O presidente da Câmara, deputado Arthur Lira (PP/AL), pode colocar o texto original do deputado Paulo Teixeira (PT/SP) para a votação. O senhor não teme?
De fato, tecnicamente o texto original pode voltar à pauta e ser colocado em votação. Mas a análise política feita por deputados que eu conversei é de que nós devemos permanecer vigilantes, mas que a probabilidade de o texto original vir é muito pequena. Porque o texto original é pesado, denso, muito pior. O texto original é praticamente um tiro de morte no Ministério Público. Então, se o presidente Lira não conseguiu os 308 votos num substitutivo que havia incorporado alguns avanços, menos ainda vai conseguir com o texto original.
“O MP não é contrário à edição de um Código de Ética. As críticas são importantes para o aperfeiçoamento da instituição”
Qual a sua avaliação da atuação da bancada federal catarinense?
Eu só tenho a agradecer a atuação da bancada catarinense. Todos os deputados que eu conversei, e eu conversei com todos eles, ou contribuíram para o aperfeiçoamento do texto original, com avanços que já estavam consolidados no substitutivo, ou foram fundamentais pela rejeição da matéria. Neste processo não cabe a gente julgar a atitude de um ou outro parlamentar porque votou seguindo a orientação da sua bancada. O que posso testemunhar durante todos esses dias que eu passei em Brasília é que as portas de todos os deputados estavam abertas. Cada um, dentro de suas possibilidades, nos ajudou a construir o resultado. Eu quero deixar claro a importância da bancada catarinense, que num quadro comparativo com o restante do Brasil teve um desempenho sensacional pela rejeição da PEC 05 ou pelo aperfeiçoamento do texto substitutivo.
Os defensores da PEC criticaram o fato de o MP não ter seu Código de Ética. Como o senhor recebe essas críticas?
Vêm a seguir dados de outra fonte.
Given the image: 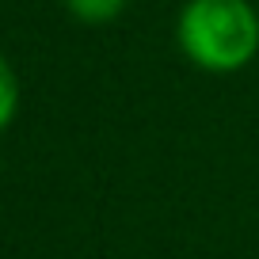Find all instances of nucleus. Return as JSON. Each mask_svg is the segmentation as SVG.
<instances>
[{
	"label": "nucleus",
	"instance_id": "f257e3e1",
	"mask_svg": "<svg viewBox=\"0 0 259 259\" xmlns=\"http://www.w3.org/2000/svg\"><path fill=\"white\" fill-rule=\"evenodd\" d=\"M176 38L194 69L213 76L240 73L259 54V12L251 0H187Z\"/></svg>",
	"mask_w": 259,
	"mask_h": 259
},
{
	"label": "nucleus",
	"instance_id": "f03ea898",
	"mask_svg": "<svg viewBox=\"0 0 259 259\" xmlns=\"http://www.w3.org/2000/svg\"><path fill=\"white\" fill-rule=\"evenodd\" d=\"M16 114H19V76L12 61L0 54V134L16 122Z\"/></svg>",
	"mask_w": 259,
	"mask_h": 259
},
{
	"label": "nucleus",
	"instance_id": "7ed1b4c3",
	"mask_svg": "<svg viewBox=\"0 0 259 259\" xmlns=\"http://www.w3.org/2000/svg\"><path fill=\"white\" fill-rule=\"evenodd\" d=\"M65 4H69V12H73L76 19H84V23H107V19H114L126 8V0H65Z\"/></svg>",
	"mask_w": 259,
	"mask_h": 259
}]
</instances>
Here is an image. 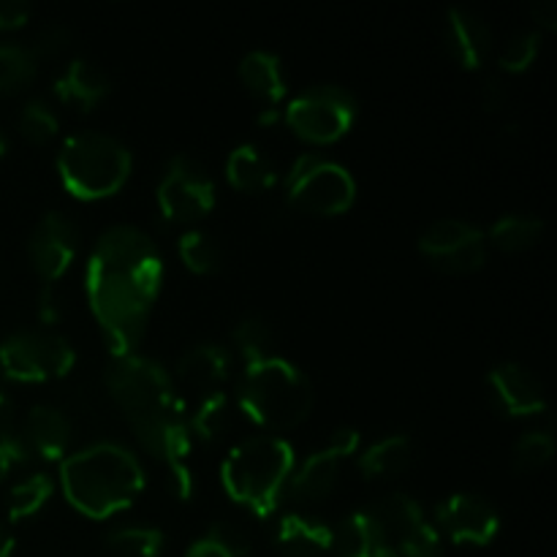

As críticas são importantes para a gente poder aperfeiçoar a instituição. Não existe nenhuma instituição que não possa ser aperfeiçoada. Agora, a depender da dose, da carga que se imprime nessa medida, se pode destruir essa instituição. Quero deixar claro, o Ministério Público não é contrário à edição de um Código de Ética. Mas cada lei orgânica de cada Ministério Público já tem o seu Código de Ética, já tem o seu regime disciplinar definido. Se nós pegarmos os resultados de todas as corregedorias de cada um dos MPs da Federação, mais o resultado da corregedoria nacional nós vamos perceber que o MP corta na própria carne. Com medidas rigorosas como a pena de demissão. Na semana passada o CNMP acabou chegando a esse resultado, é um processo disciplinar. Então, em primeiro lugar, é preciso deixar claro: 1) O Ministério Público tem que manter a simetria com o Conselho Nacional de Justiça. 2) Somos favoráveis à edição de um Código de Ética. Mas defendemos, assim como ocorre com qualquer outra instituição, que o corregedor do Ministério Público seja eleito pelo conjunto dos conselheiros do CNMP. Não admitimos a interferência política e a interferência política justamente dessa ferramenta, desse instrumento de controle e fiscalização da atuação dos promotores. Nós não queremos privilégios, recebemos todas essas críticas que foram feitas. Há excessos, sim, há excessos e nós vamos continuar punindo esses excessos. O que não podemos é, a pretexto de aperfeiçoar o MP, ter retrocessos que nos colocariam numa situação extremamente frágil e vulnerável no processo de convívio democrático com as demais instituições.